◆ **Task directions**:
In the material below, switch "plush fabric texture" to "soft fabric texture" in every line from the one with "How big is the" through the end of the material. Return only those lines, with nothing else changed.
— start Material for this exercise —
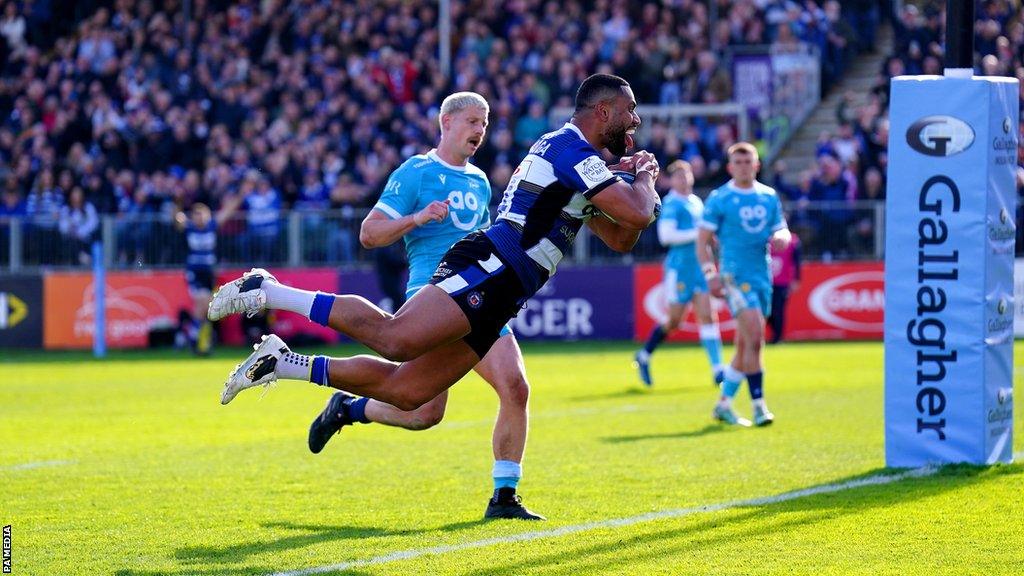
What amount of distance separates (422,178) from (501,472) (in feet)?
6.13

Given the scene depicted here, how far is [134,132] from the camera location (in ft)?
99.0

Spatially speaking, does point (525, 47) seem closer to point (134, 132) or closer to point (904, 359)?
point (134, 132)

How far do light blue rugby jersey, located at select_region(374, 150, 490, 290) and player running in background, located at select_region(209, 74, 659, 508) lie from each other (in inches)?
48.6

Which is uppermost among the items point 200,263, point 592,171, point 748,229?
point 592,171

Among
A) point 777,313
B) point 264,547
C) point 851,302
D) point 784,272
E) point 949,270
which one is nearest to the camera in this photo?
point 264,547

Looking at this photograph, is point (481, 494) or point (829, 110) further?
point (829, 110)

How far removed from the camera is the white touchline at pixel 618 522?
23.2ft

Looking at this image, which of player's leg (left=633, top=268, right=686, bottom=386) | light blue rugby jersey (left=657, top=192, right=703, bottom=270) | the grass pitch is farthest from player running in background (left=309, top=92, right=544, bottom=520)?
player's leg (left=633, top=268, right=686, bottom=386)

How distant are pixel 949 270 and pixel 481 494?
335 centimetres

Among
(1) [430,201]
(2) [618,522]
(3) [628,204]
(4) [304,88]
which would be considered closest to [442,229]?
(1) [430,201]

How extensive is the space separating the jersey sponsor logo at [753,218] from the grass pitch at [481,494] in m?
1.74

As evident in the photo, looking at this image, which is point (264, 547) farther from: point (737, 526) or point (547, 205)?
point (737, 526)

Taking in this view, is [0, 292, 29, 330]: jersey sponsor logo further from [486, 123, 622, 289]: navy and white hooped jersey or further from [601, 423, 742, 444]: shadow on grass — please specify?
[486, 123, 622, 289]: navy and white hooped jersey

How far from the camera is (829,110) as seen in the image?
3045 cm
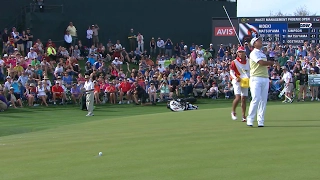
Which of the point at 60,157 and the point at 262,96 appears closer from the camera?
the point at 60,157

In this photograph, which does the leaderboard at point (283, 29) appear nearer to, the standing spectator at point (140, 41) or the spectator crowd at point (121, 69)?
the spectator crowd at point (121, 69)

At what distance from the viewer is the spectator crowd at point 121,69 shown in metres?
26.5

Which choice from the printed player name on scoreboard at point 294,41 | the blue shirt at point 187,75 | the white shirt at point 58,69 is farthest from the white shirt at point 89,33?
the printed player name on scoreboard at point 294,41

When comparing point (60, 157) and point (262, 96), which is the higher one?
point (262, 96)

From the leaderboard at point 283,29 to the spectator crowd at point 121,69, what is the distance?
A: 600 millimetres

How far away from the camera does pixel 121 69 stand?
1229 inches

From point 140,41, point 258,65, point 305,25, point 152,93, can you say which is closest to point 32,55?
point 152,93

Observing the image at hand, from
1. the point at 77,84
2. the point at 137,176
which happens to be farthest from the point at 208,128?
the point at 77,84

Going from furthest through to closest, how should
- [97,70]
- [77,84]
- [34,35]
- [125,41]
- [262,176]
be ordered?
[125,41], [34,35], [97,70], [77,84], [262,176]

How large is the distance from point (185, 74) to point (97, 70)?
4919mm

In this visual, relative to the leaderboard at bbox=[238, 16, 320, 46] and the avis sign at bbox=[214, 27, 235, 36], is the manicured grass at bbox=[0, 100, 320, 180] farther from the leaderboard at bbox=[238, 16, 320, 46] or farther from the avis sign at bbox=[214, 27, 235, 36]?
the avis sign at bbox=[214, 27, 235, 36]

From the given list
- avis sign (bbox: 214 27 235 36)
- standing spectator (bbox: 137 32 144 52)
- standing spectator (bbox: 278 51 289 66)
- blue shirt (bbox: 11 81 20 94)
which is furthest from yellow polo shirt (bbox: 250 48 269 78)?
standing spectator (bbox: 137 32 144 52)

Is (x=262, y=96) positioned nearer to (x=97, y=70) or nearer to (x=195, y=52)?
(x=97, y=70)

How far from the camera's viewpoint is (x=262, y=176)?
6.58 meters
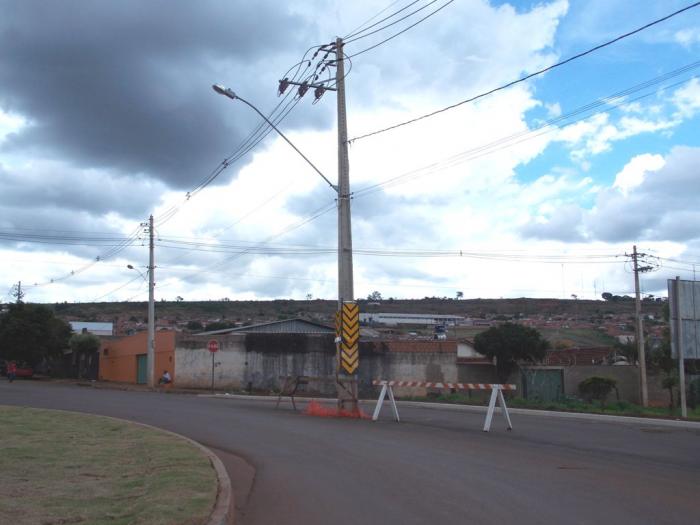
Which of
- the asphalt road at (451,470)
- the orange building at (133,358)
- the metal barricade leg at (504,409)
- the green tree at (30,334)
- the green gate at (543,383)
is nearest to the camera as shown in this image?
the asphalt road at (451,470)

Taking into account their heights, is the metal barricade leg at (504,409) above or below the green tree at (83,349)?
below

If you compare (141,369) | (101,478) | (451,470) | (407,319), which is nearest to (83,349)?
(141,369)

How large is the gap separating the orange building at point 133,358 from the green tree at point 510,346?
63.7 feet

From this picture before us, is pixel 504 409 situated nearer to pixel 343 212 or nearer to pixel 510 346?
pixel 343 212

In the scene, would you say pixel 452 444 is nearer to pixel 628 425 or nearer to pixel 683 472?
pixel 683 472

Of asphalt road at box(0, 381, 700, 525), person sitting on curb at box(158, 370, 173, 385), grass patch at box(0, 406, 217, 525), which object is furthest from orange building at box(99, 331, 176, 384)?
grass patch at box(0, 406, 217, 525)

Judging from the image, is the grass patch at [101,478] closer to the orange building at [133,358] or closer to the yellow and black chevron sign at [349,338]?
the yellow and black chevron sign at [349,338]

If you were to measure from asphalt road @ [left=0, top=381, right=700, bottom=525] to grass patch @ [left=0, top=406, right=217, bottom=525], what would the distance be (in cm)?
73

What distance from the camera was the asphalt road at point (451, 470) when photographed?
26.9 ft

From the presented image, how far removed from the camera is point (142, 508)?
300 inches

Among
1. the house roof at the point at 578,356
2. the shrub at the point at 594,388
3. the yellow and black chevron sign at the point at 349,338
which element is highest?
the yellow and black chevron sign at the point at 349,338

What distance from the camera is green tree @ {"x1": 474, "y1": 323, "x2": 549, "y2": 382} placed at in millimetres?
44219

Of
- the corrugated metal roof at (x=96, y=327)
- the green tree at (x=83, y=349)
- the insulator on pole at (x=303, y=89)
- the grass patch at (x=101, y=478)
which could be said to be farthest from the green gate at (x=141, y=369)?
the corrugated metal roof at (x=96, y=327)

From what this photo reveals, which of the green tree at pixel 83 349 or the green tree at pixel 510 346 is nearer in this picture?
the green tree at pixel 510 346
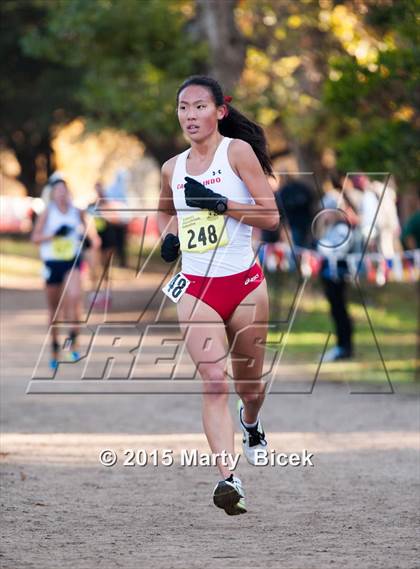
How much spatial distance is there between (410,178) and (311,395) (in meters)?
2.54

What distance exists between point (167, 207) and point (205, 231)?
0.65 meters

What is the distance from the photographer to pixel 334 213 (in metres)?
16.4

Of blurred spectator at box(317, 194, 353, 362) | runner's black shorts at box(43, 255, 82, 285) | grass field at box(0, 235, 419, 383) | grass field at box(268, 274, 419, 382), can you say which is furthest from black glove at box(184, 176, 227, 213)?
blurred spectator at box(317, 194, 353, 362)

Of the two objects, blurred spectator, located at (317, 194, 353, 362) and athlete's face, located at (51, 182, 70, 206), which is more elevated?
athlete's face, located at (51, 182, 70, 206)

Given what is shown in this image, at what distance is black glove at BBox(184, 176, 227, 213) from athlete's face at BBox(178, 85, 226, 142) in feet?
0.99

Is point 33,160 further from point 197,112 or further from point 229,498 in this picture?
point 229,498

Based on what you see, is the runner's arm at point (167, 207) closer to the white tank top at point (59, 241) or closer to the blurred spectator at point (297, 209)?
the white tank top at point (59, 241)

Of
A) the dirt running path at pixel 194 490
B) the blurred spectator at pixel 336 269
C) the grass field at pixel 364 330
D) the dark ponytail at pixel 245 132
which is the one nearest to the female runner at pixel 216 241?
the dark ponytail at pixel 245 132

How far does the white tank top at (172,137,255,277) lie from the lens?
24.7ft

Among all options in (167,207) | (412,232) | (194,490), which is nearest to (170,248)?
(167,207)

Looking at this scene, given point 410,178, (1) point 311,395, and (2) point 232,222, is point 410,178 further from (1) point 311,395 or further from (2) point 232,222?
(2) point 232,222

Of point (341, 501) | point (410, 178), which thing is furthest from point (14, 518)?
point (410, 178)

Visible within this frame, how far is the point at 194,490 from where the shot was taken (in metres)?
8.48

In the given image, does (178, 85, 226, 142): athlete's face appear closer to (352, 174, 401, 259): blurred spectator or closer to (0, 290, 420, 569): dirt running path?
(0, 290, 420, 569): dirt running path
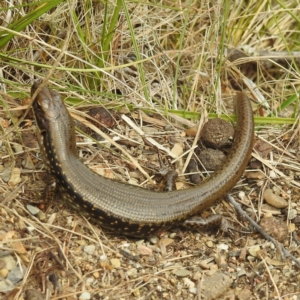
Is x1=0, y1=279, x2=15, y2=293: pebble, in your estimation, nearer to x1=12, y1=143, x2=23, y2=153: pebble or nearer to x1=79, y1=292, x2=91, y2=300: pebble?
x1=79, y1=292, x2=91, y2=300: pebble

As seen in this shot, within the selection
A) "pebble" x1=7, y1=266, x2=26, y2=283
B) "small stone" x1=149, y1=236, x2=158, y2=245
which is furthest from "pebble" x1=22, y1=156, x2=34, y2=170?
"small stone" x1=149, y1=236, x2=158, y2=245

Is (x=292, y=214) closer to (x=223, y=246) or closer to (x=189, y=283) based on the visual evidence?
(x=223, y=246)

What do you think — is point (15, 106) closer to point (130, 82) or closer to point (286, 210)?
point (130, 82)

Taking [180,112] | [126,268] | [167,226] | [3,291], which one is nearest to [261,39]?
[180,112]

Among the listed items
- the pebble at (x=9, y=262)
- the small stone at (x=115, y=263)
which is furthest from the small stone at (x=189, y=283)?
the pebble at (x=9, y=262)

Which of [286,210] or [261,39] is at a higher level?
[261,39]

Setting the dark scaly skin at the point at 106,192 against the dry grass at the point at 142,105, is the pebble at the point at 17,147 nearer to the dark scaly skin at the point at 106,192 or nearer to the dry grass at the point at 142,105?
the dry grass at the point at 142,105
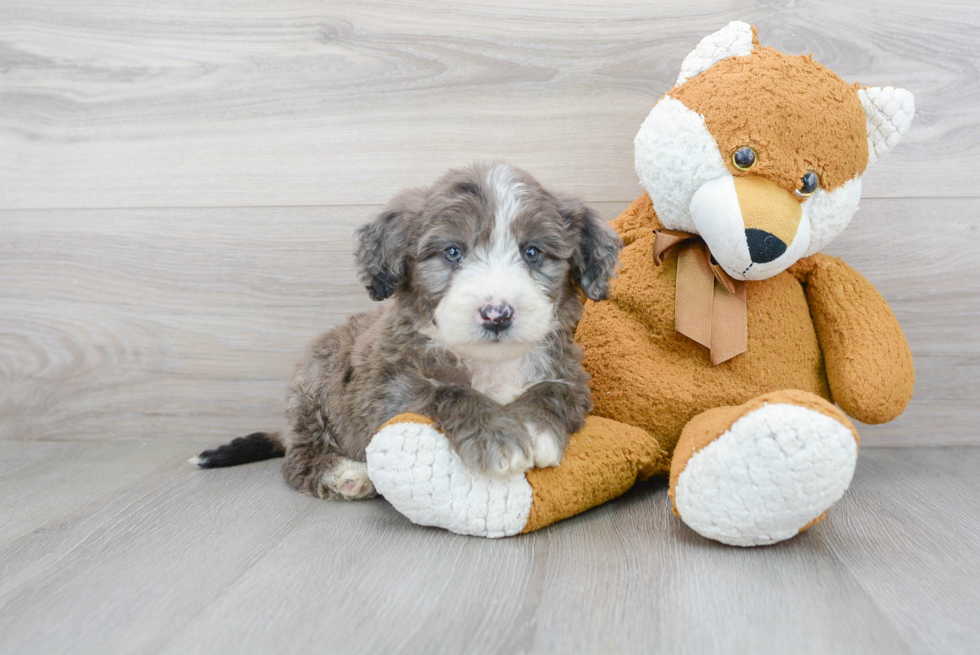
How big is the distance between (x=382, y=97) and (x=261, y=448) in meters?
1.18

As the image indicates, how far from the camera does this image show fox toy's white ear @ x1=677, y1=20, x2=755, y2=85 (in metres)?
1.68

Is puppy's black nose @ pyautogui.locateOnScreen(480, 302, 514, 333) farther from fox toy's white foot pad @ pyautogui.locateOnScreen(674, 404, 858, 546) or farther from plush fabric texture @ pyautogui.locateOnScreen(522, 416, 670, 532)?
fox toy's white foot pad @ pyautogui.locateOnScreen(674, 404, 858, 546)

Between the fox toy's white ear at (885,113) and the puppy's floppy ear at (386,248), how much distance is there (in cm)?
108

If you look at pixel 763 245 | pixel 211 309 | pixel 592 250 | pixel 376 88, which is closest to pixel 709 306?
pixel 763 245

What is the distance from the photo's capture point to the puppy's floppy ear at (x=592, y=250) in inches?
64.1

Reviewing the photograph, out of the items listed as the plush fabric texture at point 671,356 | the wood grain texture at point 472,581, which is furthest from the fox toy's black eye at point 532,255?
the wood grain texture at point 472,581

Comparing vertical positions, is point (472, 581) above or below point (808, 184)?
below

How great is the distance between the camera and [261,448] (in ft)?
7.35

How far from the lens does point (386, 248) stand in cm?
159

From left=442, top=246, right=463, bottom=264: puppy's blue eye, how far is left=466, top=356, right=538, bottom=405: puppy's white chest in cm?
— end Material for this exercise —
◆ **Written response**:
How big is the distance between (x=382, y=97) and (x=261, y=448) in meters?
1.18

As the image indicates, how far from the camera does this image show fox toy's white ear @ x1=677, y1=20, x2=755, y2=85 (in metres)?
1.68

Is puppy's black nose @ pyautogui.locateOnScreen(480, 302, 514, 333) farther from fox toy's white foot pad @ pyautogui.locateOnScreen(674, 404, 858, 546) or farther from soft fabric texture @ pyautogui.locateOnScreen(522, 416, 670, 532)?
fox toy's white foot pad @ pyautogui.locateOnScreen(674, 404, 858, 546)

Between the fox toy's white ear at (885,113) and the puppy's floppy ear at (386,248), how much distance is there (in cm)?
108

If you look at pixel 763 245 | pixel 211 309 | pixel 592 250 | pixel 376 88, which is closest to pixel 709 306?
pixel 763 245

What is the distance from the photo's capture point to the puppy's floppy ear at (x=592, y=250) in inches?
64.1

Reviewing the photograph, out of the items listed as the soft fabric texture at point 671,356 | the wood grain texture at point 472,581, which is furthest from the fox toy's black eye at point 532,255?
the wood grain texture at point 472,581

Comparing vertical positions, is point (472, 581) above or below point (808, 184)?
below

How great is the distance between the camera and [261,448] (in ft)?
7.35

How far from the lens does point (386, 248) stand in cm?
159

From left=442, top=246, right=463, bottom=264: puppy's blue eye, how far is left=466, top=356, right=538, bottom=405: puppy's white chest in cm?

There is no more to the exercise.